Abstract

Abstract The tumour microenvironment is programmed by cancer cells and substantially influences anti-tumour immune responses 1,2 . Within the tumour microenvironment, CD8 + T cells undergo full effector differentiation and acquire cytotoxic anti-tumour functions in specialized niches 3–7 . Although interactions with type 1 conventional dendritic cells have been implicated in this process 3–5,8–10 , the underlying cellular players and molecular mechanisms remain incompletely understood. Here we show that inflammatory monocytes can adopt a pivotal role in intratumoral T cell stimulation.
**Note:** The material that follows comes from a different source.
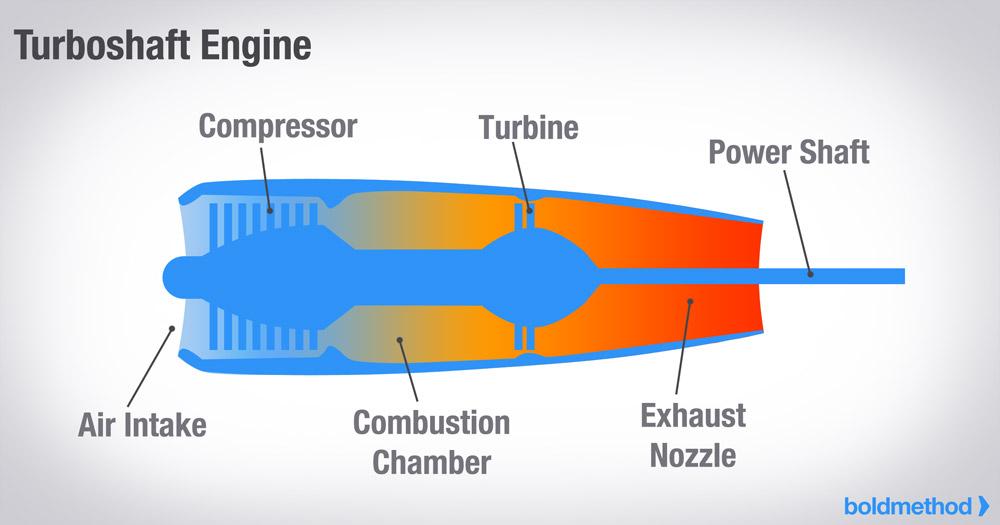 How The 4 Types Of Turbine Engines Work   Boldmethod   Turboprop Engine Diagram      Boldmethod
These cells express Cxcl9 , Cxcl10 and Il15 , but in contrast to type 1 conventional dendritic cells, which cross-present antigens, inflammatory monocytes obtain and present peptide–major histocompatibility complex class I complexes from tumour cells through ‘cross-dressing’. Hyperactivation of MAPK signalling in cancer cells hampers this process by coordinately blunting the production of type I interferon (IFN-I) cytokines and inducing the secretion of prostaglandin E 2 (PGE 2 ), which impairs the inflammatory monocyte state and intratumoral T cell stimulation. Enhancing IFN-I cytokine production and blocking PGE 2 secretion restores this process and re-sensitizes tumours to T cell-mediated immunity. Together, our work uncovers a central role of inflammatory monocytes in intratumoral T cell stimulation, elucidates how oncogenic signalling disrupts T cell responses through counter-regulation of PGE 2 and IFN-I, and proposes rational combination therapies to enhance immunotherapies.